» **DOCUMENT EXTRACT**
┄┄┄┄┄┄┄┄┄┄
Page MenuHomePhabricator

db2173 HW errors
Closed, ResolvedPublic

Description

db2173 crashed past Saturday with the following errors on its ILO:

-------------------------------------------------------------------------------
Record:      6
Date/Time:   11/12/2022 17:40:28
Source:      system
Severity:    Critical
Description: CPU 1 MEM345 VTT PG voltage is outside of range.
-------------------------------------------------------------------------------
Record:      7
Date/Time:   11/12/2022 17:40:28
Source:      system
Severity:    Critical
Description: CPU 1 MEM345 VPP PG voltage is outside of range.
-------------------------------------------------------------------------------
Record:      8
Date/Time:   11/12/2022 17:41:47
Source:      system
Severity:    Critical
Description: The system board Pfault fail-safe voltage is outside of range.
-------------------------------------------------------------------------------

Event Timeline

I am trying to poweron the host but it is not working:

racadm>>serveraction powerup
Server power operation initiated successfully
racadm>>serveraction powerstatus
Server power status: OFF

I have a case open with Dell

Service Request: 1115331653

@Marostegui main board replaced. The server is back up running. Sorry it took this long to get this fix.

Thanks

Change 864328 had a related patch set uploaded (by Marostegui; author: Marostegui):

[operations/puppet@production] db2173: Enable notifications

https://gerrit.wikimedia.org/r/864328

Change 864328 merged by Marostegui:

[operations/puppet@production] db2173: Enable notifications

https://gerrit.wikimedia.org/r/864328

Host being repooled automatically.
┄┄┄┄┄┄┄┄┄┄
» **INPUT DATA**

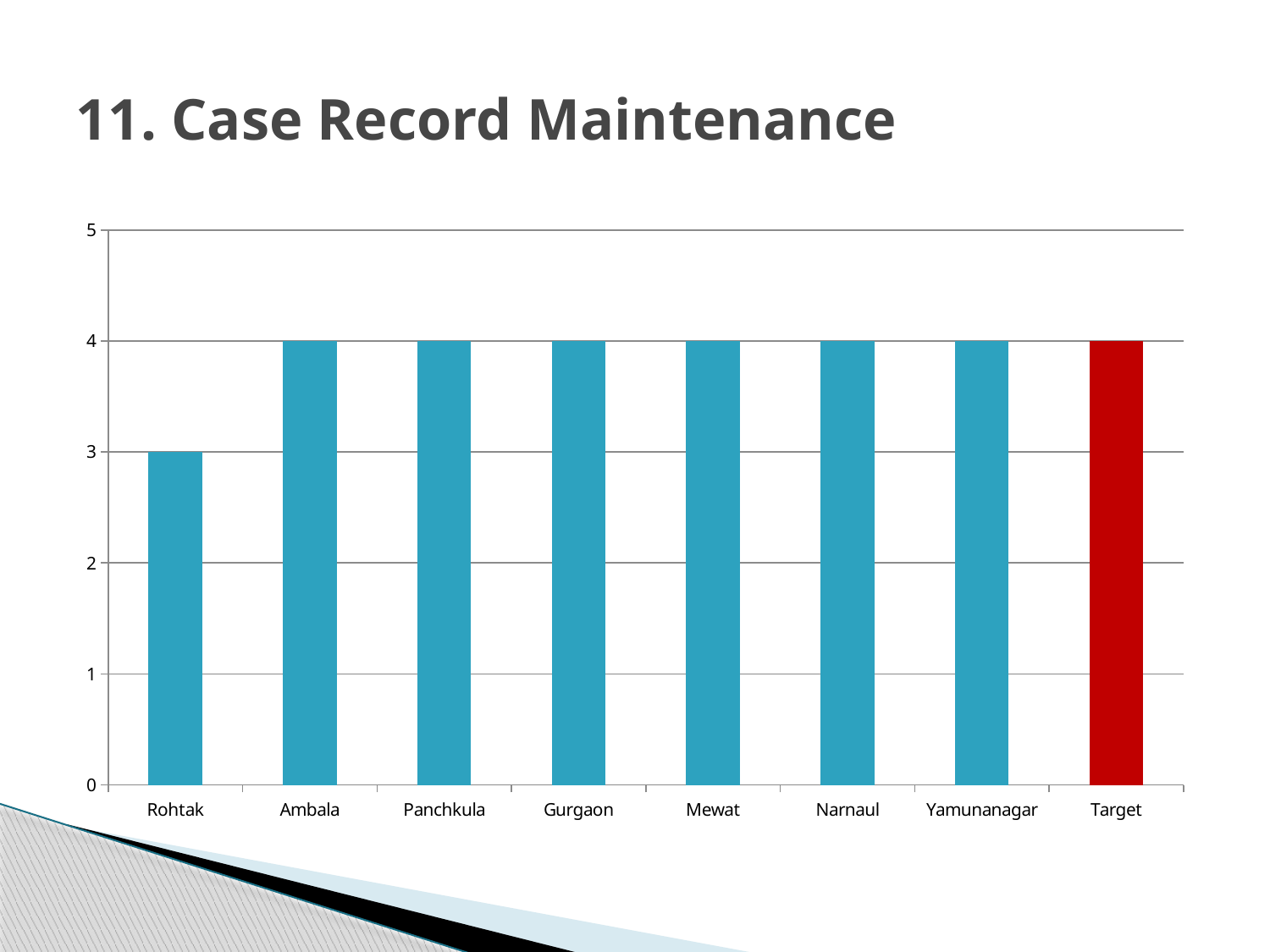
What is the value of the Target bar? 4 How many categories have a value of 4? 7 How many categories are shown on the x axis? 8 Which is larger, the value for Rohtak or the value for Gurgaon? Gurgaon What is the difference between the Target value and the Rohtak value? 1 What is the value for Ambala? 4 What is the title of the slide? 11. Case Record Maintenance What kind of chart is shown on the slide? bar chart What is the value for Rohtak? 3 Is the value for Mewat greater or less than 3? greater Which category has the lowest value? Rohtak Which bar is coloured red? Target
┄┄┄┄┄┄┄┄┄┄
» **ACTION ITEM**
Rewrite the part of the db2173 hardware error ticket that opens with the words "I am trying" and closes with "get this fix.", using "motherboard" in place of "main board".

» **ANSWER SECTION**
I am trying to poweron the host but it is not working:

racadm>>serveraction powerup
Server power operation initiated successfully
racadm>>serveraction powerstatus
Server power status: OFF

I have a case open with Dell

Service Request: 1115331653

@Marostegui motherboard replaced. The server is back up running. Sorry it took this long to get this fix.